Dieser Freibetrag wird zu Beginn einmal berechnet und bleibt dann gleich, auch wenn die Renten angehoben werden. Jahr für Jahr fällt er für die jeweiligen Neu-Rentner zudem geringer aus. Für alle, die in diesem Jahr erstmals Rente beziehen, liegt er nur noch bei 16 Prozent der ersten Bruttorente. Ab 2058 muss die dann neue Rente grundsätzlich voll versteuert werden.

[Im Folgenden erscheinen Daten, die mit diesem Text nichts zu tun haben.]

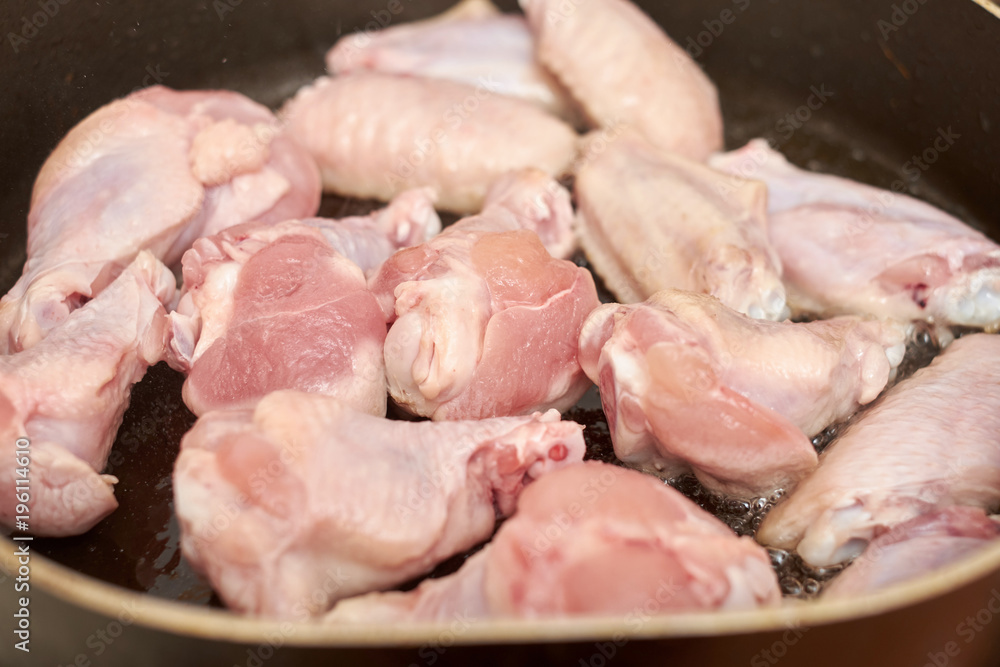 Chicken wings fried in pan with hot oil, homemade food Chicken wings fried in pan with hot oil, homemade food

Was gilt für die Witwen- und Witwerrente?

Auch für Hinterbliebene steigt die Rente grundsätzlich zum 1. Juli. Hinzu kommt, dass sie mehr hinzuverdienen dürfen. Der Freibetrag steigt von 1.076,86 Euro auf 1.122,53 Euro. Für jedes waisenrentenberechtigte Kind kommen noch einmal 238,11 Euro dazu.  

Als die Rente mindernder Faktor kommt dagegen noch eine Sonderregelung zum Tragen: Seit Juli 2024 erhalten rund drei Millionen Rentnerinnen und Rentner einen Zuschlag zur Erwerbsminderungsrente. Dieser wird seit Dezember als Einkommen bei der Witwenrente angerechnet. Das wirkt sich aber erst ab dem 1. Juli auch bei der Auszahlung aus.